→ Task statement:
Your task is to reproduce exactly the lines from the line with "Between these two" through the end of the records below.

→ Record excerpts:

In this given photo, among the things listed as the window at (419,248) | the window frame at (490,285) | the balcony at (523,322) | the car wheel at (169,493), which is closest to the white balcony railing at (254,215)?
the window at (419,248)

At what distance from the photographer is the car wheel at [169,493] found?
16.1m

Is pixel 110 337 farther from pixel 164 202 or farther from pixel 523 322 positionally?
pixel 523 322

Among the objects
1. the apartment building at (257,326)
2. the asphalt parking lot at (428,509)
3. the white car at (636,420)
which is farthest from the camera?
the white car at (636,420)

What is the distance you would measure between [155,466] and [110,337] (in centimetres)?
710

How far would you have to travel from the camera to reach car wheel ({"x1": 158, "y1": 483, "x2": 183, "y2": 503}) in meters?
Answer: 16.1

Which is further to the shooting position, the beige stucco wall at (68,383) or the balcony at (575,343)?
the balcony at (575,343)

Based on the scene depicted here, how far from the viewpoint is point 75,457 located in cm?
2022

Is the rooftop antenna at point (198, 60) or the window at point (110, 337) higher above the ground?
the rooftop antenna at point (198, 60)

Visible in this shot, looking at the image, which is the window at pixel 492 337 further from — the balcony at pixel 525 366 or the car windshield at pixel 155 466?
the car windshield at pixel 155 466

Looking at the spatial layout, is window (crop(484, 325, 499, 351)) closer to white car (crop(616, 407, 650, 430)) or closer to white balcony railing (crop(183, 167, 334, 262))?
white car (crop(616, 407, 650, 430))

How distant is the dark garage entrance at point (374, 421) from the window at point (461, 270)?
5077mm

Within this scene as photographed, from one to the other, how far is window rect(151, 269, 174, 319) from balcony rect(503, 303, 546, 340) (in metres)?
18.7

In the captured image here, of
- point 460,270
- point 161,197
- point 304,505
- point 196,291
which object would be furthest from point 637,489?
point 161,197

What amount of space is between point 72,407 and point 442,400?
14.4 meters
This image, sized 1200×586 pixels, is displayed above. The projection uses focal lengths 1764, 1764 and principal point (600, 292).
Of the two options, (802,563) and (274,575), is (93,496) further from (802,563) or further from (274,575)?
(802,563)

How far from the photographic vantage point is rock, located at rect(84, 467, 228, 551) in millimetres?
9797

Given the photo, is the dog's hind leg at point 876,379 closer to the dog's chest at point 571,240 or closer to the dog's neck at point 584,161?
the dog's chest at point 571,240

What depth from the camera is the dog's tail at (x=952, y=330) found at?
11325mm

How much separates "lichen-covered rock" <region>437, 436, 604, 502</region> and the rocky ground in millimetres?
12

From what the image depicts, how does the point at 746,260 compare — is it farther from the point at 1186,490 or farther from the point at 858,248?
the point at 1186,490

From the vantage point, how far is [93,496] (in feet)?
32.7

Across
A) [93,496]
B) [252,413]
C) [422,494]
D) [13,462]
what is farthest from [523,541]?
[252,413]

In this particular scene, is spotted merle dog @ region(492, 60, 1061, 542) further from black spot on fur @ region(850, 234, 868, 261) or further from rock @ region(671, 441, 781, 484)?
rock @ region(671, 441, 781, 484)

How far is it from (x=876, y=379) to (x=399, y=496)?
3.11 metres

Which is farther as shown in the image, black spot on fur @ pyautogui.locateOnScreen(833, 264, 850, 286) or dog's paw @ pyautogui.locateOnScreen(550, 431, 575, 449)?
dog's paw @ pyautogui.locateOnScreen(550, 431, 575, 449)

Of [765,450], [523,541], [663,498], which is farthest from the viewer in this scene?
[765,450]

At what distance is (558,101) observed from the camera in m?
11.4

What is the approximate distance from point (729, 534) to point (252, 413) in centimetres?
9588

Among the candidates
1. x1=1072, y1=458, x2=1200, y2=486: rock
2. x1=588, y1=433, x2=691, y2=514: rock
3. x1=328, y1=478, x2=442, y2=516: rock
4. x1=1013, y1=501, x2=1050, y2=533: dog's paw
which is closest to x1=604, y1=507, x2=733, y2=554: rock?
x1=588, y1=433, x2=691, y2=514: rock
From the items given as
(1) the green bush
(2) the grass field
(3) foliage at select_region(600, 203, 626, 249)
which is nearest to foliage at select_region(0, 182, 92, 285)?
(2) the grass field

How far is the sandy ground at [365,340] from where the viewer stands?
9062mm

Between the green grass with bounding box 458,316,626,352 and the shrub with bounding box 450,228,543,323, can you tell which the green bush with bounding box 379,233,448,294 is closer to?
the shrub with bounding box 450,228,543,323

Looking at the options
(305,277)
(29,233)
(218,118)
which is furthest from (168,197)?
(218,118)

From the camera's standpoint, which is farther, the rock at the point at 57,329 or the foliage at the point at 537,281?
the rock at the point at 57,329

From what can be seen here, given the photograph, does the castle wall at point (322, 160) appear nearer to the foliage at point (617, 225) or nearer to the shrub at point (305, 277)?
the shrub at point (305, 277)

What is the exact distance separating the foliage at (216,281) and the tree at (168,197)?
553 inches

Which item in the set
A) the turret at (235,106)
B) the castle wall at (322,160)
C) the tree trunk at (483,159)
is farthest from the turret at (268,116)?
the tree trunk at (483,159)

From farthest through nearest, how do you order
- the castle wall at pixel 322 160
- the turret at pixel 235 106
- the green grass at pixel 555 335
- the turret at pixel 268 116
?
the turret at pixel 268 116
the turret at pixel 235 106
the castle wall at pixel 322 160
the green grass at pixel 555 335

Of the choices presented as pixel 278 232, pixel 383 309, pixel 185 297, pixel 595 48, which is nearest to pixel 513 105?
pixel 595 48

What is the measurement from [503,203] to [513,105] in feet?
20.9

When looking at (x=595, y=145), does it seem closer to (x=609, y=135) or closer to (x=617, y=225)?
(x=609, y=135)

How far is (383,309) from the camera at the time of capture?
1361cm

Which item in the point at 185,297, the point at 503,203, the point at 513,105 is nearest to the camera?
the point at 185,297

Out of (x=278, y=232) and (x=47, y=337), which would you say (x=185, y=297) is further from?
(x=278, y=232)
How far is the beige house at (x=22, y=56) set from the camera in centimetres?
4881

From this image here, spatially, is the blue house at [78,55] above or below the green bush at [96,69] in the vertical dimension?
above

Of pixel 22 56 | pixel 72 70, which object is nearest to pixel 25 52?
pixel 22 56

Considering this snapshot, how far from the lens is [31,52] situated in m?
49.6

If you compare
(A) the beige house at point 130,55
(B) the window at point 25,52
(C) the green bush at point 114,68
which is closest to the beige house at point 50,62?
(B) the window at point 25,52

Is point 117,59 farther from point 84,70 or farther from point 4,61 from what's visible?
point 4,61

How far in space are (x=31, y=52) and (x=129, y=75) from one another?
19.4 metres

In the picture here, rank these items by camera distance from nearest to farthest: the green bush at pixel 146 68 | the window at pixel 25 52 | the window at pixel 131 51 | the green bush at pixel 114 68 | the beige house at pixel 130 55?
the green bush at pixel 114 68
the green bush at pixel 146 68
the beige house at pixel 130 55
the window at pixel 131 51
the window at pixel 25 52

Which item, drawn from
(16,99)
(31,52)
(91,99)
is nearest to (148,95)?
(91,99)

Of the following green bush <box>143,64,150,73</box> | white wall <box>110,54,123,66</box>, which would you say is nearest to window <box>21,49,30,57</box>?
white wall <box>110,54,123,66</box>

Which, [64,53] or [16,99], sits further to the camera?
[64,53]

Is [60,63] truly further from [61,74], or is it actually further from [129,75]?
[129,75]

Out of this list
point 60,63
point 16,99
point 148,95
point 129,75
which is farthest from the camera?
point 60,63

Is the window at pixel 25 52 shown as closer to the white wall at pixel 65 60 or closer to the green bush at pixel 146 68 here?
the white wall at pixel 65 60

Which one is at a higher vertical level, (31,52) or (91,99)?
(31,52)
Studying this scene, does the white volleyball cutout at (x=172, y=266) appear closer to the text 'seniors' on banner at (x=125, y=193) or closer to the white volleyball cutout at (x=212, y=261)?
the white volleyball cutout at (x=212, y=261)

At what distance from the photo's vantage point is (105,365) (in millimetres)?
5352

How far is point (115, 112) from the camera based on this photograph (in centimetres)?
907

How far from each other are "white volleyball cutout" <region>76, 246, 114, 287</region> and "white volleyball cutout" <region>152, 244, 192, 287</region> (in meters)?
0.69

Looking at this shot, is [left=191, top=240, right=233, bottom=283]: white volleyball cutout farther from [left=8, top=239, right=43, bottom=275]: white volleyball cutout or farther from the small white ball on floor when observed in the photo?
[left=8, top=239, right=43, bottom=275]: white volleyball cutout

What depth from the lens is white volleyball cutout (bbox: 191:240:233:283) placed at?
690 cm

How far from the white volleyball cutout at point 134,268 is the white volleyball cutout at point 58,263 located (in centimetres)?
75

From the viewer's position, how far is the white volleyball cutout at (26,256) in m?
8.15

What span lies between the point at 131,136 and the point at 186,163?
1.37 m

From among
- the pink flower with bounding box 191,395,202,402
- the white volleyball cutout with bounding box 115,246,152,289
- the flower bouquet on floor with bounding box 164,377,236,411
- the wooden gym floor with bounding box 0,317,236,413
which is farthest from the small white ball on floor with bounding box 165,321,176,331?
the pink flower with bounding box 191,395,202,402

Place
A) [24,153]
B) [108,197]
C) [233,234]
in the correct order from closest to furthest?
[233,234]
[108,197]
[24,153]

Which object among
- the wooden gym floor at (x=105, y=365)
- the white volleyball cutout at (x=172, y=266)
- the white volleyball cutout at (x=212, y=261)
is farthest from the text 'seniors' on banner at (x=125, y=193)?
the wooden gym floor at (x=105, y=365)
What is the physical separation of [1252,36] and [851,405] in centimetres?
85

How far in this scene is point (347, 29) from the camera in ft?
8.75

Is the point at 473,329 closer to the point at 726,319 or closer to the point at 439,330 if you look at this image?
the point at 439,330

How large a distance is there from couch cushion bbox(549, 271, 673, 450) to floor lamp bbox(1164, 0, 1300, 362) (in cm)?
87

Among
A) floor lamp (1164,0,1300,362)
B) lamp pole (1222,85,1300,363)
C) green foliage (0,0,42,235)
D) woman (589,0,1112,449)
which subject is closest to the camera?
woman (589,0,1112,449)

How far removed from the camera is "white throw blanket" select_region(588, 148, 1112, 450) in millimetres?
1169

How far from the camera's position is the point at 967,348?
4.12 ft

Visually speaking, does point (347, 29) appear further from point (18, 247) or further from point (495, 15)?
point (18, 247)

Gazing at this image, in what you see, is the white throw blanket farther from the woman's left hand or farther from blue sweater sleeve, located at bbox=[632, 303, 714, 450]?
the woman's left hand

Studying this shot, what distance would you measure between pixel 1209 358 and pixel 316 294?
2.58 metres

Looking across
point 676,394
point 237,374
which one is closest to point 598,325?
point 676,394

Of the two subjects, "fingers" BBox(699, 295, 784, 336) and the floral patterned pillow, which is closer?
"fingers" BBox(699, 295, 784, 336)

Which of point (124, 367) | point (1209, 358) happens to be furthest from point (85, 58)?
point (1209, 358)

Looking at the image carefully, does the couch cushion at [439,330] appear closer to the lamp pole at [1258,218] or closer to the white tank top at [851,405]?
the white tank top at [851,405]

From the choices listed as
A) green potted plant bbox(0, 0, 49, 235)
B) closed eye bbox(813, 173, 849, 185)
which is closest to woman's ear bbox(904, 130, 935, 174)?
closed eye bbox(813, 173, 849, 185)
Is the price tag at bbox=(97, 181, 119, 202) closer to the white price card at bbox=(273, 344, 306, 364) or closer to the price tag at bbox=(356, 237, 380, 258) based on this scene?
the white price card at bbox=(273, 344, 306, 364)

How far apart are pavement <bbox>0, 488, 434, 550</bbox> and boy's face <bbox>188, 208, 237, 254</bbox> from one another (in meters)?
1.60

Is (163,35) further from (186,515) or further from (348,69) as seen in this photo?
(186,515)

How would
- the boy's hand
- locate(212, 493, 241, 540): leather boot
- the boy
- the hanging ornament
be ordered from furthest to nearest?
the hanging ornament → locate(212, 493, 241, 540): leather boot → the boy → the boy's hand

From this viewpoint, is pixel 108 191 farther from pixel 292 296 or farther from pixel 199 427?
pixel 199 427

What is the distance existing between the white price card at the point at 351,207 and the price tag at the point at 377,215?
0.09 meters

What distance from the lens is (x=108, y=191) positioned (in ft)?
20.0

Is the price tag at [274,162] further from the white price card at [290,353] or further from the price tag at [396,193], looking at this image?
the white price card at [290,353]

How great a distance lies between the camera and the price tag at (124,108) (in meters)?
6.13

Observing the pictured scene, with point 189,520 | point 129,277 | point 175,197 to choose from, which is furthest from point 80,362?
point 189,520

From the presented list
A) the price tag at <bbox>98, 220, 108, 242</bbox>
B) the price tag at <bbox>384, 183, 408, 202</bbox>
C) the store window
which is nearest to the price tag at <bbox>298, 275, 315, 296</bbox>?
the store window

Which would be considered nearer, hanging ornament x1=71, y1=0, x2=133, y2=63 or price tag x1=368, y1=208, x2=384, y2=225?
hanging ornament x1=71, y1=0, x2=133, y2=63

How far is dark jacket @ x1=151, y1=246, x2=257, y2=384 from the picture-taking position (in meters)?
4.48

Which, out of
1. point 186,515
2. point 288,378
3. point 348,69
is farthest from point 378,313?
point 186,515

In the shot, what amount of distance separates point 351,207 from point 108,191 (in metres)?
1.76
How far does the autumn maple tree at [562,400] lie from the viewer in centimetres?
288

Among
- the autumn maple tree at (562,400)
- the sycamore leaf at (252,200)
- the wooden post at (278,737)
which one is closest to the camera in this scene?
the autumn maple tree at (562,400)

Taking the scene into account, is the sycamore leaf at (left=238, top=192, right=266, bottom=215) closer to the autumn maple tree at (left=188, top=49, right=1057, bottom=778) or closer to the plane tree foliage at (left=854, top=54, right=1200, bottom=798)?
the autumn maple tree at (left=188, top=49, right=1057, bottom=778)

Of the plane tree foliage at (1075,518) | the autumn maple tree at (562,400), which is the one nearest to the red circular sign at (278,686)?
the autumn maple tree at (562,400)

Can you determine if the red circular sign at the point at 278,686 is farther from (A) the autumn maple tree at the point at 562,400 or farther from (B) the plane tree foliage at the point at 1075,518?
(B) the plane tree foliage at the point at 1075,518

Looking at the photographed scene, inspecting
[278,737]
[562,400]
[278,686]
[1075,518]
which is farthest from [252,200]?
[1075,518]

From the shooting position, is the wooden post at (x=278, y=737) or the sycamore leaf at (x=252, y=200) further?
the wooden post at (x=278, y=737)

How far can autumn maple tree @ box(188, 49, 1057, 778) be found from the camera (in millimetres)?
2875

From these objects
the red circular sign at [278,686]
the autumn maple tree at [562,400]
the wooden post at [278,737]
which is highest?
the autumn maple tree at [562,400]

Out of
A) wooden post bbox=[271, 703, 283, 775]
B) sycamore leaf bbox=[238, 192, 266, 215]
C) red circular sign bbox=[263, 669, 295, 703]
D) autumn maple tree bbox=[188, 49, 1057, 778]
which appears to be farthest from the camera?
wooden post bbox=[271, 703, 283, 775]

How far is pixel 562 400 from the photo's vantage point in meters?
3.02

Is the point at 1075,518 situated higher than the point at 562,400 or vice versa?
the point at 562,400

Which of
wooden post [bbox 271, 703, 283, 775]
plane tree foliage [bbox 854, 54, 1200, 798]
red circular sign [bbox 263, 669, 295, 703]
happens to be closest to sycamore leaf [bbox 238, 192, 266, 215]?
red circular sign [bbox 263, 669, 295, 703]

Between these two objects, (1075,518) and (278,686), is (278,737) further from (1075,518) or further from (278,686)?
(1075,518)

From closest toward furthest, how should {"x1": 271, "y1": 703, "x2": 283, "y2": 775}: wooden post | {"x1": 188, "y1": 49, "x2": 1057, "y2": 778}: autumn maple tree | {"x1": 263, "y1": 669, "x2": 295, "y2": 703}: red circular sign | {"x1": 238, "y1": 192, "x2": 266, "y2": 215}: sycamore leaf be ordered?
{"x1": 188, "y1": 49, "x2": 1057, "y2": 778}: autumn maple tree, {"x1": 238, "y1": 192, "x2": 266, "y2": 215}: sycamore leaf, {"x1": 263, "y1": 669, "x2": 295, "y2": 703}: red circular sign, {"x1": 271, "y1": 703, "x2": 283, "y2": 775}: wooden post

→ Correct response:
Between these two objects, (1075,518) and (278,686), is (278,737) further from (1075,518) or further from (278,686)?
(1075,518)

From closest toward furthest, how should {"x1": 271, "y1": 703, "x2": 283, "y2": 775}: wooden post | {"x1": 188, "y1": 49, "x2": 1057, "y2": 778}: autumn maple tree | {"x1": 263, "y1": 669, "x2": 295, "y2": 703}: red circular sign | {"x1": 238, "y1": 192, "x2": 266, "y2": 215}: sycamore leaf be ordered?
{"x1": 188, "y1": 49, "x2": 1057, "y2": 778}: autumn maple tree, {"x1": 238, "y1": 192, "x2": 266, "y2": 215}: sycamore leaf, {"x1": 263, "y1": 669, "x2": 295, "y2": 703}: red circular sign, {"x1": 271, "y1": 703, "x2": 283, "y2": 775}: wooden post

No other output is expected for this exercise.